Written task: In the private placements article below, condense the paragraph beginning "NASD Rule 3010: Requires each FINRA member firm" into a bulleted list that keeps its main requirements.

--- begin Source ---

Private Placements under FINRA Scrutiny

Simon Riveles Broker Dealer Exemption, Broker Dealer Registration, Compliance, FINRA, FINRA Rule 5123, Private Placement, Uncategorized

Peter Tyson and Simon Riveles

The Financial Industry Regulatory Authority (“FINRA”) announced in its Annual Regulatory and Examination Priorities Letter from January 11, 2013 that it would prioritize policing private placements in 2013. Of particular concern to FINRA is enhancing its risk-based supervision of the private placement market, and addressing inadequate disclosures and due diligence procedures, which can mislead and/or harm investors.

FINRA’s announcement is in keeping with the increase in both private placement regulation and enforcement actions in the past few years. In fact, FINRA enforcement actions relating to private placements have increased significantly in recent years, with the number of enforcement actions quadrupling between 2010 and 2012. Generally, recent enforcement actions have been related to member firms’ obligations to maintain both adequate procedures for conducting due diligence, including the review of sales materials, and systems for monitoring suitability. Under the current regulatory regime, there are several FINRA and NASD rules that govern due diligence and suitability, some of which are:                                                                  

FINRA Rule 5123: Requires each FINRA member firm that sells an issuer’s securities in a private placement to file with FINRA a copy of its private placement memorandum, or other offering document, within 15 calendar days of the date of a sale.

NASD Rule 2110 (now FINRA Rule 2010): Requires each FINRA member firm to observe “high standards of commercial honor” and “just principals of trade” when conducting business. To abide by such standards and principals, member firms are prohibited from engaging in certain activities, such as front running (a form of insider trading), trading ahead of research reports (where such research reports pertain to the securities being traded), and trading ahead of customer market orders (accepting a customer market order without executing it immediately).

FINRA Rule 2111: Requires each FINRA member firm and their associated persons to have a “reasonable basis to believe” that a transaction or investment strategy involving securities that they recommend is suitable for the customer. The requisite reasonable belief must be based on a wide variety of information from the customer’s investment profile, including but not limited to, financial needs, investment objectives, time horizons, liquidity needs, and risk tolerance.

NASD Rule 3010: Requires each FINRA member firm to establish a supervisory system and adopt adequate written supervisory policies and procedures. A supervisory system must supervise the activities of each registered representative and associated person, and must be reasonably designed to achieve compliance with applicable securities laws, regulations and NASD Rules. Written supervisory policies and procedures must be tailored to the activities of the registered persons and the business of the member firm. Additionally, member firms must conduct a review, at least annually, of the businesses in which it engages. Reviews must include internal inspections pursuant to the requirements set forth under this rule, and such reviews must be documented.

--- end Source ---
--- begin Entries supplied ---

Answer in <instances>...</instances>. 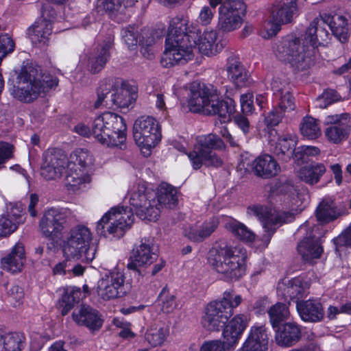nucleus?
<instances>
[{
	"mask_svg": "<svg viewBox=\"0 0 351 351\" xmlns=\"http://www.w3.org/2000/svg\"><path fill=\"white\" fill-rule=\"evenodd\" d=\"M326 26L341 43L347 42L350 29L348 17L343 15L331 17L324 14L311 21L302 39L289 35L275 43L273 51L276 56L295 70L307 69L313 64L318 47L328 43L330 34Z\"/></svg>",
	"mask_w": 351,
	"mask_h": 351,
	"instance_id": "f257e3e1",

--- end Entries supplied ---

The completed task:
NASD Rule 3010:
- Each FINRA member firm must establish a supervisory system and adopt adequate written supervisory policies and procedures.
- The system must supervise every registered representative and associated person.
- The system must be reasonably designed to achieve compliance with applicable securities laws, regulations, and NASD Rules.
- Written policies and procedures must be tailored to the registered persons' activities and the firm's business.
- Firms must review their businesses at least annually.
- These reviews must include internal inspections under the rule and must be documented.